In a way, C++ and Rust (and possibly D?) have pretty much an infinity of fat pointers as anything can be made to deref' to something else, and be more than one pointer wide (e.g. C++'s std::string and std::vector and Rust's String and Vec)
Just Googled and seems fat pointers can at least prevent buffer overflow. I want to know more about other returns and costs on changing C to fat pointers.
They can prevent some buffer overflows, assuming that the data in the fat pointer remains correct. If you want to prevent buffer overflows completely you need to go well beyond that and effectively either use a higher-level language with a runtime and GC making sure everything remains coherent or do what Rust is doing with its borrow checker.
Not that I'm against fat pointers in C, I always thought that in hindsight not having a primitive "slice" type was a mistake. In particular using NUL-terminated strings instead of slices is both error-prone and makes implementing even basic string-splitting functions like strtok annoying or inefficient (you need to be able to mutate the source string to insert the NULs or you have to allocate memory and copy each component. If you had slices you could easily return a portion of the string without mutation or copy).
I mean, some types of implementation of fat pointers are fully compatible with the C spec, and would mean that undefined behavior will result in a crash rather than overflow. Slice behavior would not exist though.
The programmer doesn't have to keep both in sync manually, so there is less chance that they blow up, as it happens regularly in C code, even after being reviewed.
You might be interested in this paper:
"CheriABI: enforcing valid pointer provenance and minimizing pointer privilege in the POSIX C run-time environment"
https://blog.acolyer.org/2019/05/28/cheri-abi/
I would interpret the silence of C people as "Thanks, but no, thanks."
The success of C for such long time without having fat pointers, exceptions, RAII, etc... is probably an indication they weren't needed that much.
Generally, when you write a C macro, you should parenthesize each use of any argument inside the macro. The exceptions would be cases like token pasting where you want the literal argument text and only the text.
I don't have a specific failure example in mind for the COUNTOF macro (maybe someone can post one?) - but here is a macro where it is easy to see the problem:
#define TIMESTWO( value ) ( value * 2 )
int ShouldBeEight = TIMESTWO( 2 + 2 ); // Oops, it's 6!

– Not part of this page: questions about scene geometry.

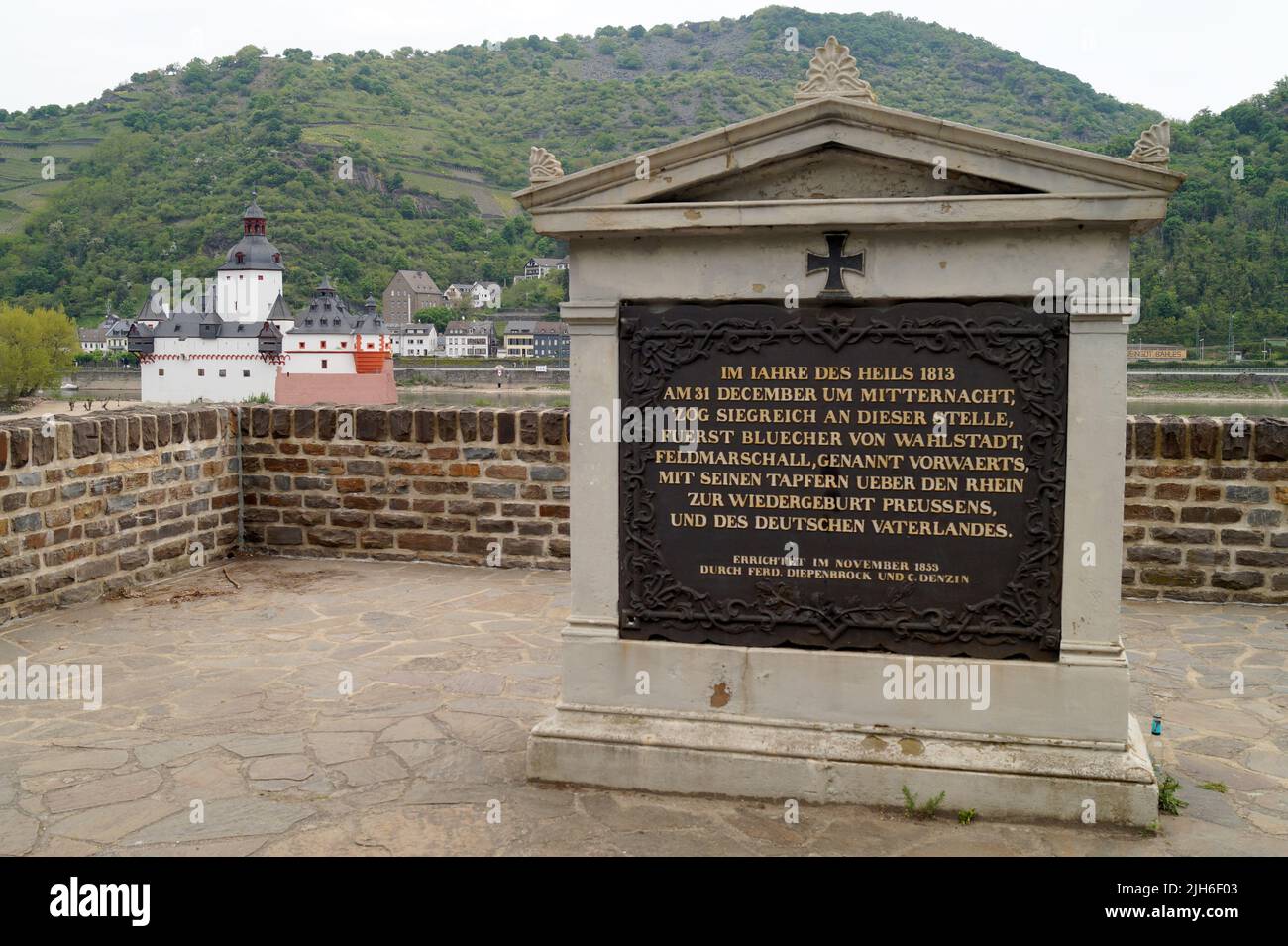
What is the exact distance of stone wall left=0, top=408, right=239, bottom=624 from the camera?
684cm

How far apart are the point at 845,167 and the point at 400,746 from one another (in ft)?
9.72

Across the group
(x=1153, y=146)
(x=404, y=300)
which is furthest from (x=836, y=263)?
(x=404, y=300)

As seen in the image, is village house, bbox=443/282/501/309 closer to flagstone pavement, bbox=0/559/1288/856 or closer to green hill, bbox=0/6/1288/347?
green hill, bbox=0/6/1288/347

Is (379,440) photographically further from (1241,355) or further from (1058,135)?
(1058,135)

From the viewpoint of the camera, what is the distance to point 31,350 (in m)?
78.1

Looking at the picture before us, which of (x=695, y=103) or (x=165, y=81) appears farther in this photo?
(x=165, y=81)

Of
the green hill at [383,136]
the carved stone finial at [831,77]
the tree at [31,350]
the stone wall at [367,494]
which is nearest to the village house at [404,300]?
the green hill at [383,136]

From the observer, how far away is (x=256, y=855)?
3.59 meters

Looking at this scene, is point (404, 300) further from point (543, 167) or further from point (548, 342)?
point (543, 167)

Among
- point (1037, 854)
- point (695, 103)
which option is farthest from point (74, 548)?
point (695, 103)

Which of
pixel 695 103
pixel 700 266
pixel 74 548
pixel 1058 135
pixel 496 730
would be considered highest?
pixel 695 103

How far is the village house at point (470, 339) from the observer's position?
261 feet

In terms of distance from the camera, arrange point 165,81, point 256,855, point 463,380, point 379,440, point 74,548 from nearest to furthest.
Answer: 1. point 256,855
2. point 74,548
3. point 379,440
4. point 463,380
5. point 165,81

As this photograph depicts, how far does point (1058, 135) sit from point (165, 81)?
117593mm
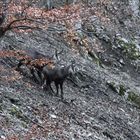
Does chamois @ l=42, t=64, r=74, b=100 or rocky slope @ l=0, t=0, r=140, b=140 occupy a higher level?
chamois @ l=42, t=64, r=74, b=100

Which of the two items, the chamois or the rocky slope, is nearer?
the rocky slope

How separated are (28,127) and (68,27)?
353 centimetres

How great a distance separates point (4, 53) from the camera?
54.1ft

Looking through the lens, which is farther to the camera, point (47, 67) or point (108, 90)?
point (108, 90)

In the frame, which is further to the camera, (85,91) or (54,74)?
(85,91)

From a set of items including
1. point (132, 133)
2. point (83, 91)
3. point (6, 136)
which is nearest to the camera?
point (6, 136)

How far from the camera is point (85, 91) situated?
2567 centimetres

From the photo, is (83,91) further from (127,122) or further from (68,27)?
(68,27)

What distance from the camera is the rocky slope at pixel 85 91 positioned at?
1703cm

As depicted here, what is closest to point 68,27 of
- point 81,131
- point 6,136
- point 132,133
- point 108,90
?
point 6,136

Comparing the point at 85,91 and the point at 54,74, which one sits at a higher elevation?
the point at 54,74

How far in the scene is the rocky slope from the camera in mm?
17031

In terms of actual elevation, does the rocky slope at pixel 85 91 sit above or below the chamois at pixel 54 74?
below

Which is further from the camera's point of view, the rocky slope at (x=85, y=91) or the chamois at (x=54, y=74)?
the chamois at (x=54, y=74)
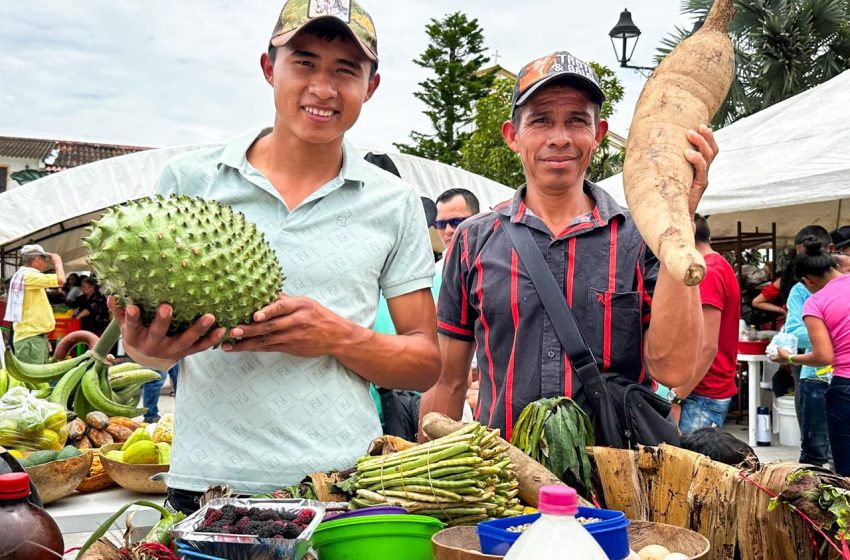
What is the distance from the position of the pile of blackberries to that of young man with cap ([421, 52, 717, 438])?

This happens because the macro call expands to:
2 + 2 * 2
Parentheses prevent this problem:
#define TIMESTWO( value ) ( (value) * 2 )
The macro also illustrates a common misconception: sizeof is not a macro or function call, it's an operator. So wrapping the argument to sizeof in parens isn't necessary unless they are needed for other reasons. (They don't hurt anything, they just aren't needed.)
So when I've written a COUNTOF macro (and it is a very handy macro in C/C++ code if your compiler doesn't already provide a similar one like __countof in MSVC), I write it like this:
The space after each sizeof is my attempt to indicate that the following parens are not function/macro call parens, but are there specifically to wrap the array argument safely.
You also shouldn’t repeat the argument: “while(COUNTOF(ptr++) > 0) { }” would do horrible things (if it compiles; didn’t check) for example.
There are various preprocessor tricks to avoid this stuff (eg “do{ x = (array); ... } while (0)”), but, honestly, if you want this sort of memory safety, C++ is your friend.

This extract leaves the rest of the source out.